TV viewers may be stuck with repeats and news programs cut in half as workers at the country’s two biggest terrestrial broadcasters plan strikes to demanding their presidents step down.
It is the first time that the broadcasters have been hit with sit-in protests at the same time.
On Friday, one of two major union groups at Korea Broadcasting System, the nation’s most powerful radio and TV network, said it will launch an indefinite strike on March 6. The move is a response to management’s refusal to withdraw disciplinary measures against 13 workers who participated in a previous walkout in 2010. The union launched a sit-in protest in 2010 criticizing the broadcaster’s “unbalanced and pro-government” news coverage.

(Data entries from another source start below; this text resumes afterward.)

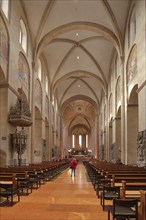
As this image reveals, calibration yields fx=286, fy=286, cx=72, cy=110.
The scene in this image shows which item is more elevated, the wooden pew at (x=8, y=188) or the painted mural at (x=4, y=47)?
the painted mural at (x=4, y=47)

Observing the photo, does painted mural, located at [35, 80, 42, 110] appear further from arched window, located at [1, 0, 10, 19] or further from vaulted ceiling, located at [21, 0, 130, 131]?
arched window, located at [1, 0, 10, 19]

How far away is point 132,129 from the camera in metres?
22.2

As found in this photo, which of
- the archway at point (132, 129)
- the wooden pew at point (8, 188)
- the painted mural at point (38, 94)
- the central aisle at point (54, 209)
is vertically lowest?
the central aisle at point (54, 209)

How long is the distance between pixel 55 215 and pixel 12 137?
481 inches

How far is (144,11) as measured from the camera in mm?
16703

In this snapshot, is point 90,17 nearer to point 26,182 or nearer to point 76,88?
point 26,182

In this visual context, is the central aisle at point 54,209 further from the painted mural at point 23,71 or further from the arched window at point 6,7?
the painted mural at point 23,71

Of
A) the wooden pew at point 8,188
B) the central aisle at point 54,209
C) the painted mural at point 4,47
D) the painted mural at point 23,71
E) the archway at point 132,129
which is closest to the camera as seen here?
the central aisle at point 54,209

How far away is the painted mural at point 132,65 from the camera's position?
2005 centimetres

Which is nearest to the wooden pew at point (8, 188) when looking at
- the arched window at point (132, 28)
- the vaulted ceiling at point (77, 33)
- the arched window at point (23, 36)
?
the arched window at point (132, 28)

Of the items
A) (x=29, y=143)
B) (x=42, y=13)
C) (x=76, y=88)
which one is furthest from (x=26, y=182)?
(x=76, y=88)

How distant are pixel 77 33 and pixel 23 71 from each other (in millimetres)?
8115

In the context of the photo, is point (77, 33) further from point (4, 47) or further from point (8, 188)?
point (8, 188)

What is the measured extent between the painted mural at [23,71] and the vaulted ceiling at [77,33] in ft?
8.84
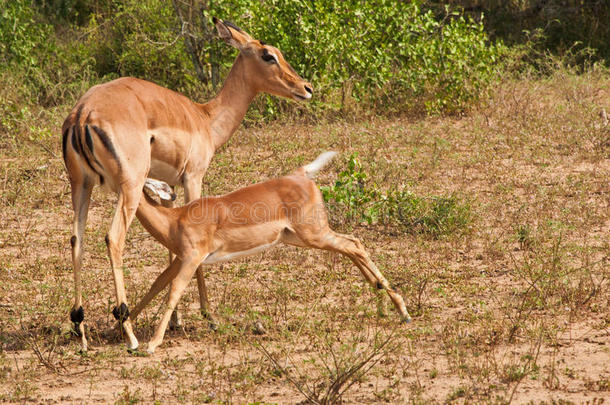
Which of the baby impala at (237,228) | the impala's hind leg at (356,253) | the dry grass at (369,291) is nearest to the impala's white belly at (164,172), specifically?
the baby impala at (237,228)

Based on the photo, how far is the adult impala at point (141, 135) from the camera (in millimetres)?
4711

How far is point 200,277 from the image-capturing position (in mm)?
5320

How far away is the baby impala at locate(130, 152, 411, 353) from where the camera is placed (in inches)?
192

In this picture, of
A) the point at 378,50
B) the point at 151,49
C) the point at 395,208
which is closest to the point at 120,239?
the point at 395,208

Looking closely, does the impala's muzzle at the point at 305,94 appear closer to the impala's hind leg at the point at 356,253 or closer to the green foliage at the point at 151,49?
the impala's hind leg at the point at 356,253

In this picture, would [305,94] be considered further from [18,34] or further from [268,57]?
[18,34]

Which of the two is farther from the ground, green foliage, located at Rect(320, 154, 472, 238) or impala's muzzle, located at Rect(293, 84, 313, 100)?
impala's muzzle, located at Rect(293, 84, 313, 100)

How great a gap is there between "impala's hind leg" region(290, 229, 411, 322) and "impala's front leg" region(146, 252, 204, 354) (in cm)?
72

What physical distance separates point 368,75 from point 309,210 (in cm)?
470

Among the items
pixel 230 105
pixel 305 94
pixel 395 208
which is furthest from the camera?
pixel 395 208

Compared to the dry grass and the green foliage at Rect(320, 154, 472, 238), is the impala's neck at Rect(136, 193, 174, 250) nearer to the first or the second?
the dry grass

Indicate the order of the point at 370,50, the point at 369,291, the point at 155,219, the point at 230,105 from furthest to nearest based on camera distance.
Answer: the point at 370,50
the point at 230,105
the point at 369,291
the point at 155,219

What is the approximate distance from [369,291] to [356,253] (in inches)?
18.6

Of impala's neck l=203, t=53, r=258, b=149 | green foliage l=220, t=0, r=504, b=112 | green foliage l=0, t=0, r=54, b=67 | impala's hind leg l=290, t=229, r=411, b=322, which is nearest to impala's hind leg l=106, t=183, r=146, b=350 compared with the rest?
impala's hind leg l=290, t=229, r=411, b=322
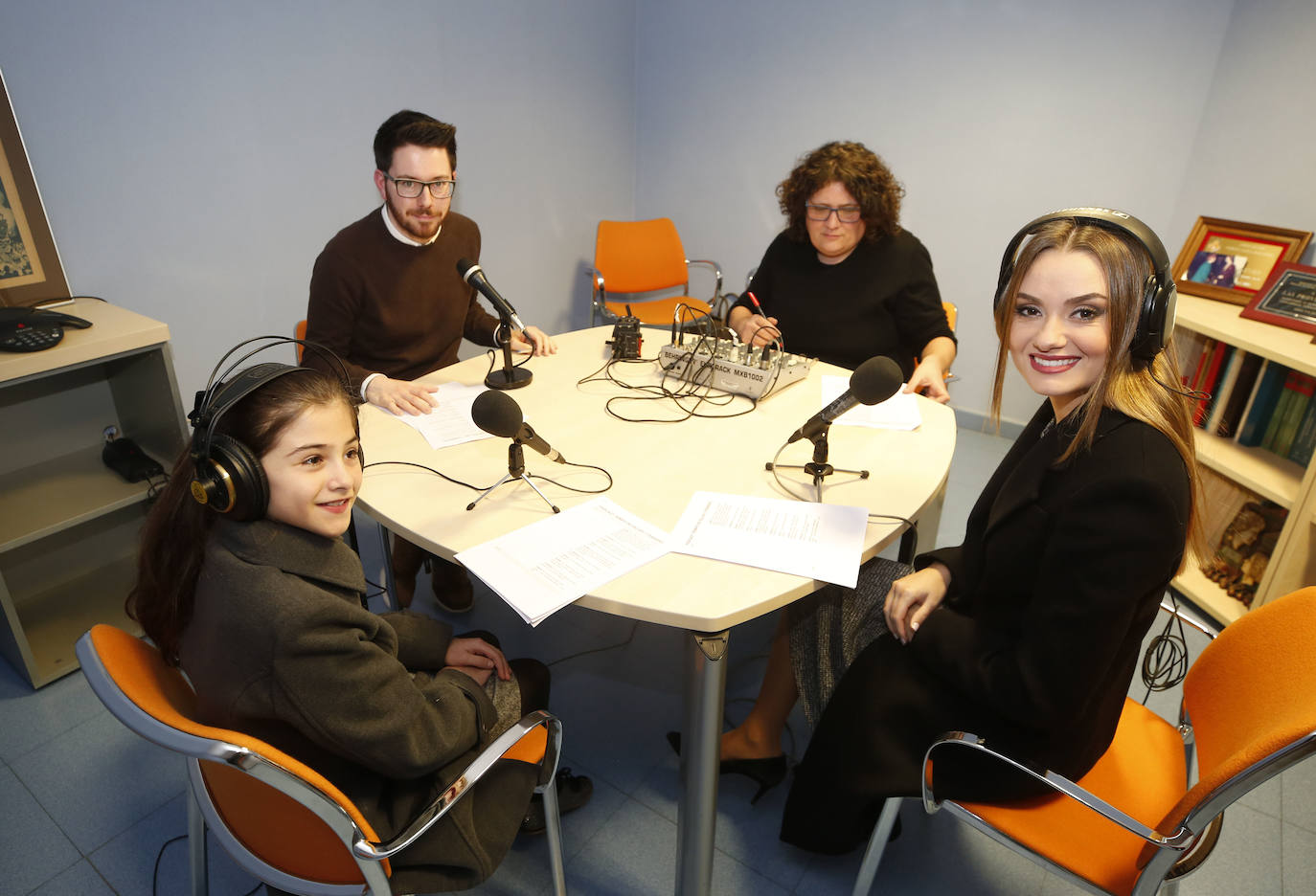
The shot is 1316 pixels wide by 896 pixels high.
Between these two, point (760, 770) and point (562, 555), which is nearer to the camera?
point (562, 555)

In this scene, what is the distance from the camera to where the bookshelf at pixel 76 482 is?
1.90 metres

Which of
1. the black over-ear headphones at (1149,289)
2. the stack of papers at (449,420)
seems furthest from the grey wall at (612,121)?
the black over-ear headphones at (1149,289)

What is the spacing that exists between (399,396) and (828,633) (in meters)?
1.12

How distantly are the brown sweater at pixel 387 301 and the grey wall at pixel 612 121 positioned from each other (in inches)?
26.1

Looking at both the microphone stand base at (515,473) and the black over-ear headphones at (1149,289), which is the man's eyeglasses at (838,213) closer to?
the black over-ear headphones at (1149,289)

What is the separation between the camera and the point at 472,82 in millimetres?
3197

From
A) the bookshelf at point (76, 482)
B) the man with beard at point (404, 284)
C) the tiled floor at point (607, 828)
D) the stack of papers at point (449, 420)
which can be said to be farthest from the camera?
the man with beard at point (404, 284)

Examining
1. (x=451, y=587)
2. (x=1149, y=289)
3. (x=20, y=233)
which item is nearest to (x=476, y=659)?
(x=451, y=587)

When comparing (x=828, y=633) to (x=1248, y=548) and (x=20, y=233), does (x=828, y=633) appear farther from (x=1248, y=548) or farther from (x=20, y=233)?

|MBC President Kim Jae-chul (second from right) is surrounded by union workers calling for his resignation at the broadcasting company in Yeouido, Seoul, Friday. (Yonhap News)|
The upcoming strike next month will likely affect production of news and other programs as its 1,000 members are mostly reporters and producers at KBS headquarters in Seoul, it said. However, the bigger union with 3,000 members will not participate in the strike.
For last three weeks, unionists at Munhwa Broadcasting Station, the second-biggest broadcaster here, have been urging its president Kim Jae-cheul to step down over alleged political bias. They argue that MBC had intentionally taken out or reduced reports on FTA rallies and suspicions over President Lee Myung-bak’s retirement home in Seoul. The strike is affecting nearly all news and entertainment programs at the station.

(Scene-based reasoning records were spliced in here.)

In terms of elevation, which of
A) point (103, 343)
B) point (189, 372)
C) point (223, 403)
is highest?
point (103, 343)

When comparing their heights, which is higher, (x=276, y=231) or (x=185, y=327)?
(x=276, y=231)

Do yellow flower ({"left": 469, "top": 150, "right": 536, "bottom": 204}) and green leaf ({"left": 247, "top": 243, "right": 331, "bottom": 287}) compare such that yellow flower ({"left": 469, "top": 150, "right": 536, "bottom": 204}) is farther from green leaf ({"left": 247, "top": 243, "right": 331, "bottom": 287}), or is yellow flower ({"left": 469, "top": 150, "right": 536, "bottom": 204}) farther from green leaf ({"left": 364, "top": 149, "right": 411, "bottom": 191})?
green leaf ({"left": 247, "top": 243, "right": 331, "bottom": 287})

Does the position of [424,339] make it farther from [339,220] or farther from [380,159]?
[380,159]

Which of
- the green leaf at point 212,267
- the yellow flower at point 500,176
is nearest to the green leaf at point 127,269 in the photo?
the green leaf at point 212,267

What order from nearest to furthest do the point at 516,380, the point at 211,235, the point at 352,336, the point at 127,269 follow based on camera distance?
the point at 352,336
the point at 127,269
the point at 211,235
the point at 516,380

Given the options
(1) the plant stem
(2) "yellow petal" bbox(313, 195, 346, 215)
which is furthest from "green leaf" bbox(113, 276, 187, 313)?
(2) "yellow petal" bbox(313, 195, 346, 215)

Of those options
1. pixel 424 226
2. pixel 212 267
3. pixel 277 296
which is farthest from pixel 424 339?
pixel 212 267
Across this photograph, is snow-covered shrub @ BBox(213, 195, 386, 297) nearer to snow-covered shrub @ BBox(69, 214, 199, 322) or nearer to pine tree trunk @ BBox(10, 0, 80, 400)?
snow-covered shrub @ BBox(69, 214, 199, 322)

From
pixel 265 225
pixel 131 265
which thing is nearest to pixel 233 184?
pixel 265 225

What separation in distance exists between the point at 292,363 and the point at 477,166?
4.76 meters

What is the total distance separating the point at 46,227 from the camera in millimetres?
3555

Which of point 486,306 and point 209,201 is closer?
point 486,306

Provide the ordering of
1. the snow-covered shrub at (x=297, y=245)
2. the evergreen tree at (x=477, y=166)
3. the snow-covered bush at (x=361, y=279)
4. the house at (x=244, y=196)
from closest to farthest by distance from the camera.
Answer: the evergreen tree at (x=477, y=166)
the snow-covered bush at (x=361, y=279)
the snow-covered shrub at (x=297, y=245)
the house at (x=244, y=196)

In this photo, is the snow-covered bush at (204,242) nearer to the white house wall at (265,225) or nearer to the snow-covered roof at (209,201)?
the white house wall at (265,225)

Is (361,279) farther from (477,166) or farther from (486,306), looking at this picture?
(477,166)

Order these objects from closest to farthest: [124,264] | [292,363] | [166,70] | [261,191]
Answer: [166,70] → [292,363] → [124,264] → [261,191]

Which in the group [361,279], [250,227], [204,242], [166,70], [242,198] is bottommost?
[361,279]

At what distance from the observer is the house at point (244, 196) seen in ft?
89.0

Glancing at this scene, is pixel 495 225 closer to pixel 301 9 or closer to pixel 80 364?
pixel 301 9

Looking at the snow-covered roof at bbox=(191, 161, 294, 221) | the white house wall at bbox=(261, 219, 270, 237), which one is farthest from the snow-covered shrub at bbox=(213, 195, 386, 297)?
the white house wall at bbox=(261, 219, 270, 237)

The MBC union is gaining support from executive-level officials including news anchors Choi Il-koo and Kim Se-yong. On Thursday, the two said they would resign as deputy heads of MBC’s newsroom, saying they sympathised with reporters trying to pursue fair and balanced journalism.
The next day, MBC’s president said he would take all possible measures to halt the strike. Kim and the management ordered unionists to return to work by 9 a.m. Monday or face disciplinary measures.
Kim has been staying away from union workers in order to avoid “unnecessary clashes” with them.
The strike sentiment has spread to other companies in the nation’s media industry. A union cable news channel YTN is holding a vote on the strike. The result is due Wednesday. The strike would protest the company’s decision to reappoint incumbent president Bae Seok-kyu. The YTN workers claim that Bae asked board members to help him serve a second term at a closed-door meeting.
Some workers at Yonhap News Agency have also been publicly criticizing the company for unbalanced news coverage, according to local reports.